• **EXERCISE INSTRUCTIONS**: Extend the piece on heart screening for newfys, picking up right after its final sentence.

• **DOCUMENT SECTION**:
Now the tricky part. Our cardiologist measures as follows:
Normal as anything up to and including 1.7m/s
Abnormal 2m/s +
Now if you look on the numerous newfy databases on the web you will see that some cardiologists would mark a 1.71m/s as normal and some would mark it as equivocal, this close to the line is not such a problem but there are dogs out there recorded as normal with a 1.8m/s where as others have been marked down – this is clearly a problem with their recording system and is exacerbated by the fact that the Kennel Club are not interested in heart results so can’t tie down a universal system like in the hips and elbows.
Now common sense would say that if a dog is 1.73m/s and you want to breed it to a dog that is 1.71m/s, this can be done provided (you know what I’m going to say here!), you look at the bigger picture – are you genuinely improving upon the dog and bitch my carrying out this mating? – That after all is the point of breeding to improve what you have.
If you see that the potential parents of your puppy has an equivocal heart ask to see the report and find out what the flow was – again most breeders will have several generations of stock so you can see the family picture as well.
There are other heart diseases and problems out there that affect newfys but these two are the most common, but by echo-doppler screening you are ruling out numerous other heart problems and defects as well so it is common sense to ensure that this test is done.

• **RECORDS SUPPLIED**:
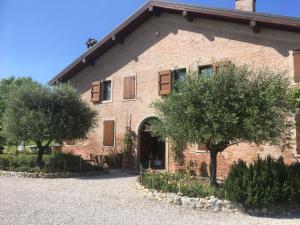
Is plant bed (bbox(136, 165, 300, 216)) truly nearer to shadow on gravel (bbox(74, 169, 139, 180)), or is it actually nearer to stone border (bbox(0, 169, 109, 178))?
shadow on gravel (bbox(74, 169, 139, 180))

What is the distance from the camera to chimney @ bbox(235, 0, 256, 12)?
55.6 ft

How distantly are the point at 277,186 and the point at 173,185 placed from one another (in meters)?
2.95

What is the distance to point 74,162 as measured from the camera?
16984 mm

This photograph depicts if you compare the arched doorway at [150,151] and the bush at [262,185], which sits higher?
the arched doorway at [150,151]

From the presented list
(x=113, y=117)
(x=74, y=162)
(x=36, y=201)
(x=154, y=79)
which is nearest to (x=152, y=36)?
(x=154, y=79)

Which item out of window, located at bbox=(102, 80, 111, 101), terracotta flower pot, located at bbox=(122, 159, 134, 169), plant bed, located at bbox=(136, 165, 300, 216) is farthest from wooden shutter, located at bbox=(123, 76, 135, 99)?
plant bed, located at bbox=(136, 165, 300, 216)

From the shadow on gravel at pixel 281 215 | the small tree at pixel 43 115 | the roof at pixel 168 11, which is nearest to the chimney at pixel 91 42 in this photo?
the roof at pixel 168 11

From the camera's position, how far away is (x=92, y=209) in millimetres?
9336

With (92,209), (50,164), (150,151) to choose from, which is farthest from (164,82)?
(92,209)

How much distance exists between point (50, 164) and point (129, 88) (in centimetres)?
568

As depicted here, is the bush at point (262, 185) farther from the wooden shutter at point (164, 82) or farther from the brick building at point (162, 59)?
the wooden shutter at point (164, 82)

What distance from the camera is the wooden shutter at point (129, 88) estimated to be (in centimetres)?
1902

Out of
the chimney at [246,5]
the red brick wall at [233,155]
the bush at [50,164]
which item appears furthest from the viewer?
the chimney at [246,5]

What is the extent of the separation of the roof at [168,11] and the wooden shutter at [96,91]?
1.41 metres
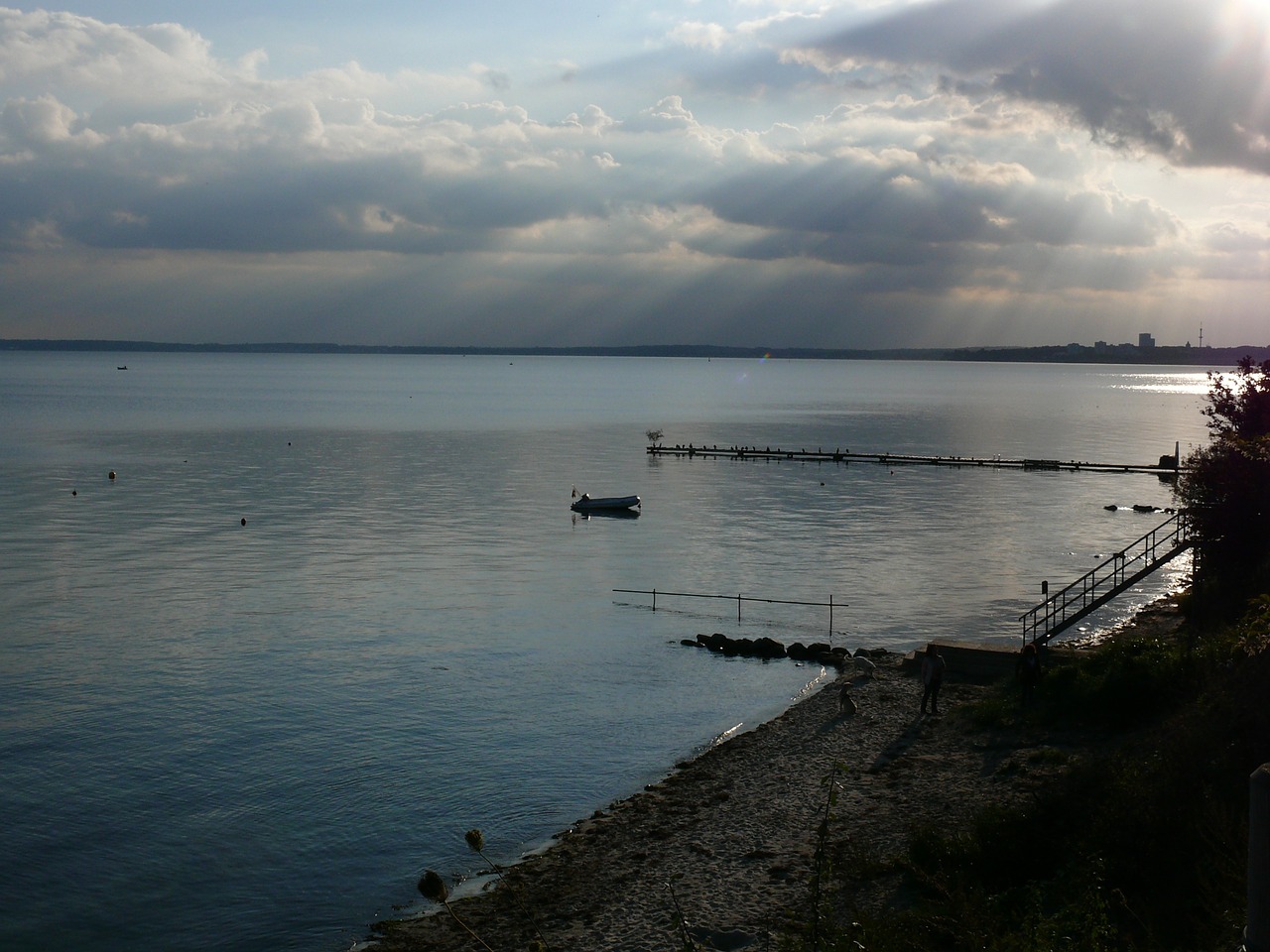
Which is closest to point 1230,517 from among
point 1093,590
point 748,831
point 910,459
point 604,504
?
point 1093,590

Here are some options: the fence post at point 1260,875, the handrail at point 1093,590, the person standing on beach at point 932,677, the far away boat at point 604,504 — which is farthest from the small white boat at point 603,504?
the fence post at point 1260,875

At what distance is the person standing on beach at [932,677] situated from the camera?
3089cm

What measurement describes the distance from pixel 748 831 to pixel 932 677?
941 cm

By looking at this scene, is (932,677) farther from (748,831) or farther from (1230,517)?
(1230,517)

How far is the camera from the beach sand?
19875mm

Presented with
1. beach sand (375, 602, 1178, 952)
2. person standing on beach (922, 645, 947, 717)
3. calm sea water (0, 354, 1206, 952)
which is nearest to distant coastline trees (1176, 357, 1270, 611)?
beach sand (375, 602, 1178, 952)

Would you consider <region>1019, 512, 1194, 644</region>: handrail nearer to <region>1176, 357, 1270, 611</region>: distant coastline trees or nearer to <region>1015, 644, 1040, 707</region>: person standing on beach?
<region>1176, 357, 1270, 611</region>: distant coastline trees

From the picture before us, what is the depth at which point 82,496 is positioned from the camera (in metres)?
82.7

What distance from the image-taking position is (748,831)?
24.0m

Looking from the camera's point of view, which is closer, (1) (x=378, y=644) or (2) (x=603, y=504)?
(1) (x=378, y=644)

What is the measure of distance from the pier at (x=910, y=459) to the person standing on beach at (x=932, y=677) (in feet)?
283

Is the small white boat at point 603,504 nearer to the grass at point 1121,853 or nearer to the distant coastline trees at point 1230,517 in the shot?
the distant coastline trees at point 1230,517

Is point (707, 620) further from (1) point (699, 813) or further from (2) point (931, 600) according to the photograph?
(1) point (699, 813)

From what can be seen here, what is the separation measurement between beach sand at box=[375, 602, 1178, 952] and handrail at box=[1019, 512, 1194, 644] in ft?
17.6
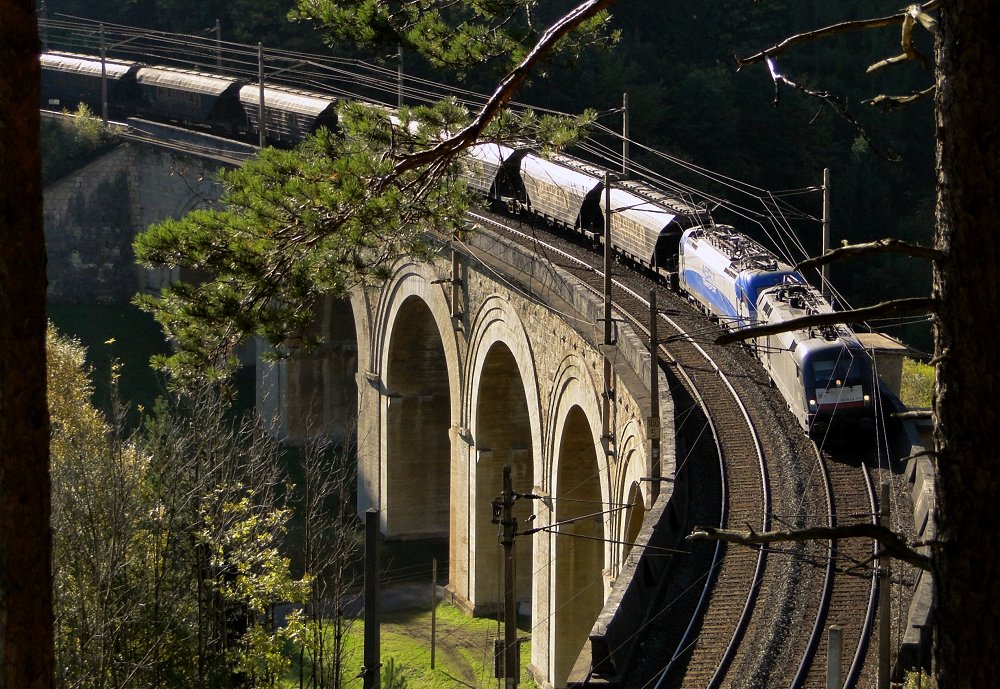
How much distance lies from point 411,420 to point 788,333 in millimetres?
15260

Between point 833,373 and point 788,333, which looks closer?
point 833,373

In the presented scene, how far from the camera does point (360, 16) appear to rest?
8594 millimetres

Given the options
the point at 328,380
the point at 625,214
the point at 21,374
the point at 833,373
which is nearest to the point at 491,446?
the point at 625,214

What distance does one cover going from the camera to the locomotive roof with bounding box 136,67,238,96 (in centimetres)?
4150

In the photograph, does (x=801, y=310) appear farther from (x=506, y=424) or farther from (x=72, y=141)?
(x=72, y=141)

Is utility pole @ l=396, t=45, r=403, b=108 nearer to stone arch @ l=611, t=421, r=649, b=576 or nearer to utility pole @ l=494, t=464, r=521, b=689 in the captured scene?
utility pole @ l=494, t=464, r=521, b=689

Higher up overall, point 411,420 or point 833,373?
point 833,373

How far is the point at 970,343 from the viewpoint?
434 cm

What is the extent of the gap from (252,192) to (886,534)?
5.27 m

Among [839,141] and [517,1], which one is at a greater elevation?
[839,141]

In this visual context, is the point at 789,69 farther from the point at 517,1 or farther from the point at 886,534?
the point at 886,534

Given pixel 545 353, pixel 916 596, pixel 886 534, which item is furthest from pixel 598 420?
pixel 886 534

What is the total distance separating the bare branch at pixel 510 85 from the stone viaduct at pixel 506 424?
373 cm

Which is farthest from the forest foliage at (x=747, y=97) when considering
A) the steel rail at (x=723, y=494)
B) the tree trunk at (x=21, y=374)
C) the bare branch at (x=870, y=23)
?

• **RESPONSE BELOW**:
The final test that newfys are screened for is Cystinuria (CU). This is a kidney problem that involves a defect that reduces the kidneys ability to absorb cystine, this can lead to chronic urine problems and cystine stones, and is one of the easier ones to screen for – if both parents have been tested CLEAR then your pup is clear of the problem.
Here at Inkomo we only breed from CU clear dogs so all of your puppies will be CU clear. Some kennels (and there is nothing wrong with this) will breed from carriers.
If you breed a carrier to a clear then your pups will either be carrier or clear – again if you are not breeding from your puppy you do not need to do this test as your dog will not get it.
If there is still anyone out there that hasn’t got the memo, buying your puppy from unlicensed and un-health tested parents could be a problem, this is a bigger problem in Newfy’s with American breeding, but with the wonder that is air travel and the ease with which dogs can be transported it is still at least something to be aware of in the UK. Below is an chart to give you an idea.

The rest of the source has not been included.